_WORK INSTRUCTION_:
Produce a verbatim transcript of the entries below, excluding pictures.
──────────────────────────────
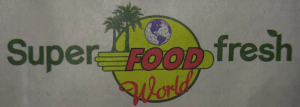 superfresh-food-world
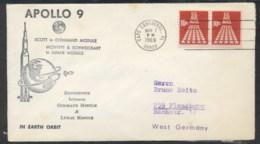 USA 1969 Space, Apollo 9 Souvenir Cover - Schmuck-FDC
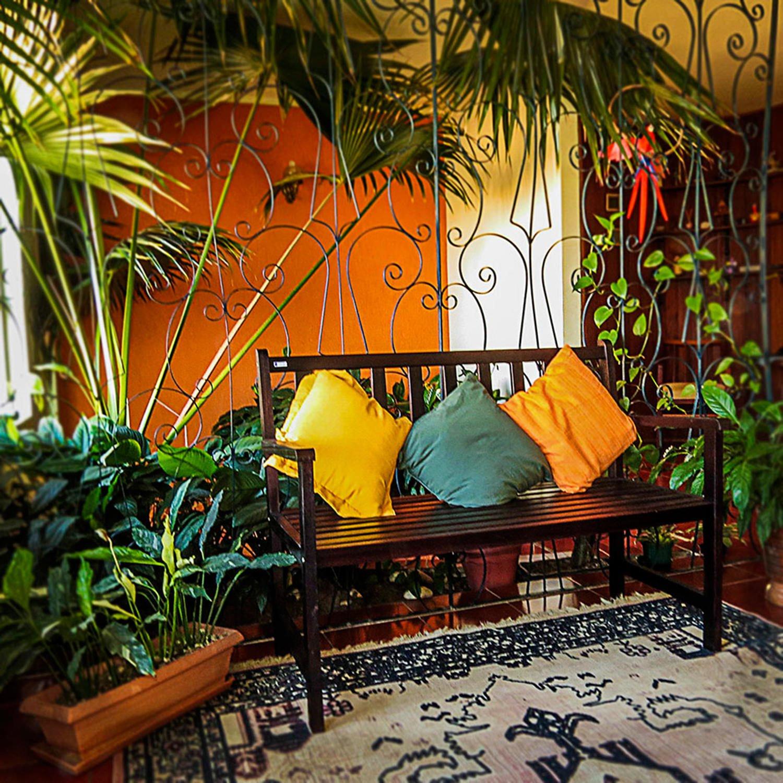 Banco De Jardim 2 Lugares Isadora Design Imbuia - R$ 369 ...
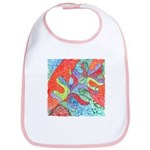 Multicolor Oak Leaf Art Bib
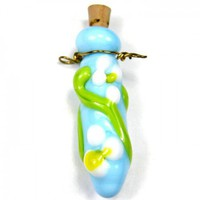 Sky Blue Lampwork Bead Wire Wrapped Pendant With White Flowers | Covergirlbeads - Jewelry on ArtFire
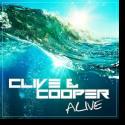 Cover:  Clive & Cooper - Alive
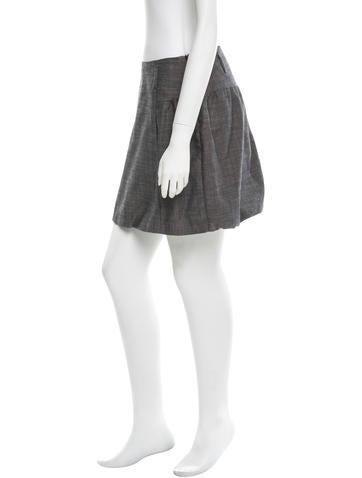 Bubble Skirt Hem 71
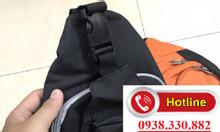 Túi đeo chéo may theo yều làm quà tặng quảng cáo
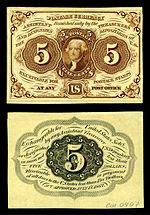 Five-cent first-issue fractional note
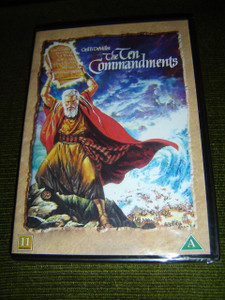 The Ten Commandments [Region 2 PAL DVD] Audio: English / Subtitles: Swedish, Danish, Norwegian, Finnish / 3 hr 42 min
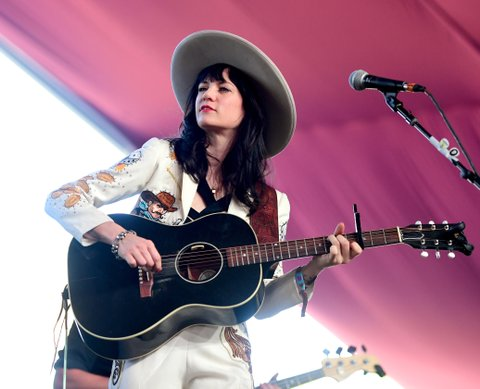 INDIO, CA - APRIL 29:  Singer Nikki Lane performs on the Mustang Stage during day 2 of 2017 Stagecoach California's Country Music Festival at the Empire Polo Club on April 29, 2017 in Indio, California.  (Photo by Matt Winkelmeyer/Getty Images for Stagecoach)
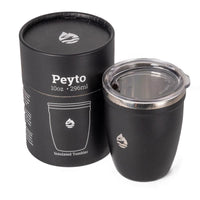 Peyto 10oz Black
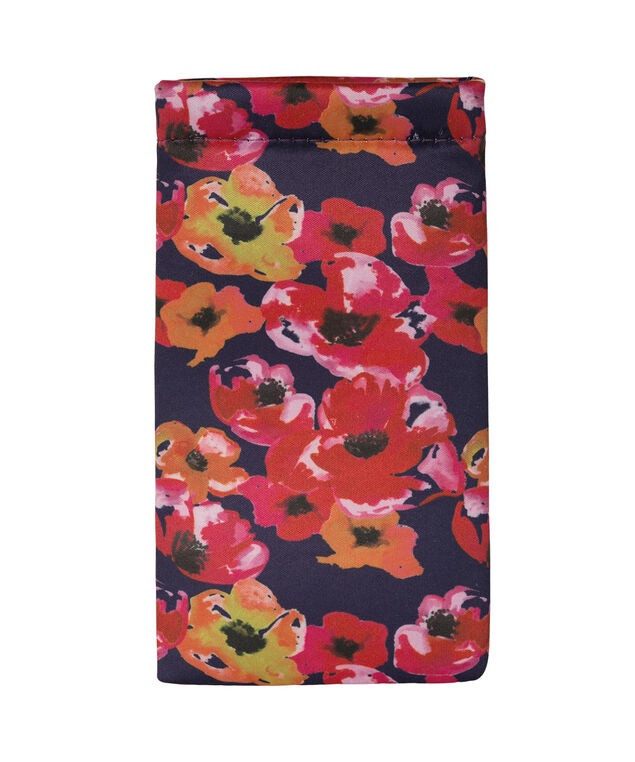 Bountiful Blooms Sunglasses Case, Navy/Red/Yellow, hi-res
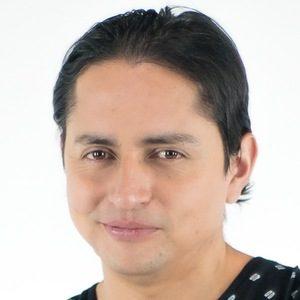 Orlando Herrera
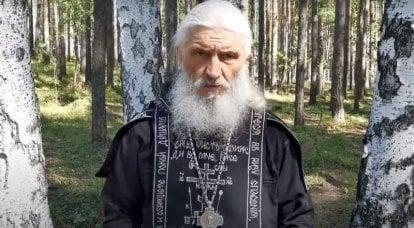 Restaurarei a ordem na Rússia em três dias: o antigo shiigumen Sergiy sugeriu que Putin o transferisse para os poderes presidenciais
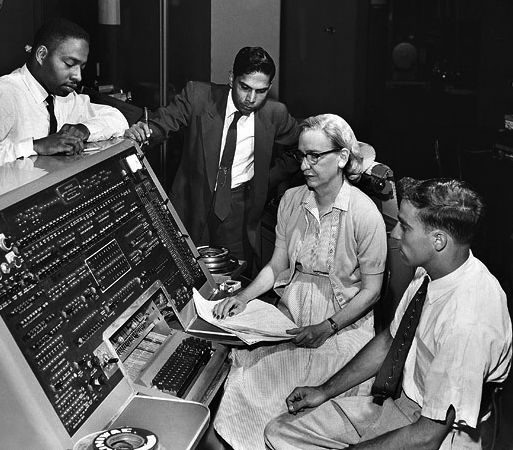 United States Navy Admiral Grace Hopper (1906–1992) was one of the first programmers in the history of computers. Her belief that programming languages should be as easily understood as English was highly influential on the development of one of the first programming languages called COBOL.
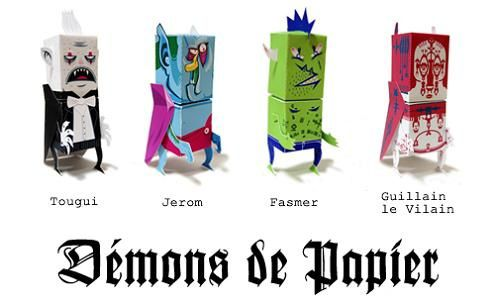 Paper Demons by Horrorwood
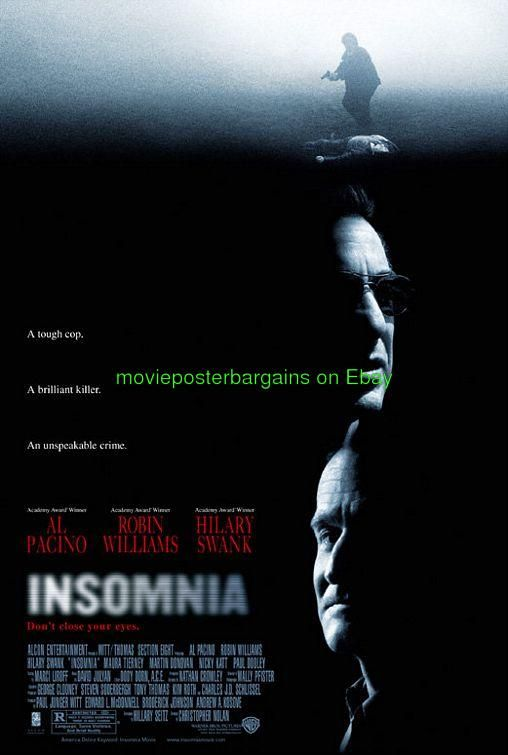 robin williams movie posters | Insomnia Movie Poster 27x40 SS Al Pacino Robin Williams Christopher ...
──────────────────────────────
_RESPONSE BOX_:
 superfresh-food-world
 USA 1969 Space, Apollo 9 Souvenir Cover - Schmuck-FDC
 Banco De Jardim 2 Lugares Isadora Design Imbuia - R$ 369 ...
 Multicolor Oak Leaf Art Bib
 Sky Blue Lampwork Bead Wire Wrapped Pendant With White Flowers | Covergirlbeads - Jewelry on ArtFire
 Cover:  Clive & Cooper - Alive
 Bubble Skirt Hem 71
 Túi đeo chéo may theo yều làm quà tặng quảng cáo
 Five-cent first-issue fractional note
 The Ten Commandments [Region 2 PAL DVD] Audio: English / Subtitles: Swedish, Danish, Norwegian, Finnish / 3 hr 42 min
 INDIO, CA - APRIL 29:  Singer Nikki Lane performs on the Mustang Stage during day 2 of 2017 Stagecoach California's Country Music Festival at the Empire Polo Club on April 29, 2017 in Indio, California.  (Photo by Matt Winkelmeyer/Getty Images for Stagecoach)
 Peyto 10oz Black
 Bountiful Blooms Sunglasses Case, Navy/Red/Yellow, hi-res
 Orlando Herrera
 Restaurarei a ordem na Rússia em três dias: o antigo shiigumen Sergiy sugeriu que Putin o transferisse para os poderes presidenciais
 United States Navy Admiral Grace Hopper (1906–1992) was one of the first programmers in the history of computers. Her belief that programming languages should be as easily understood as English was highly influential on the development of one of the first programming languages called COBOL.
 Paper Demons by Horrorwood
 robin williams movie posters | Insomnia Movie Poster 27x40 SS Al Pacino Robin Williams Christopher ...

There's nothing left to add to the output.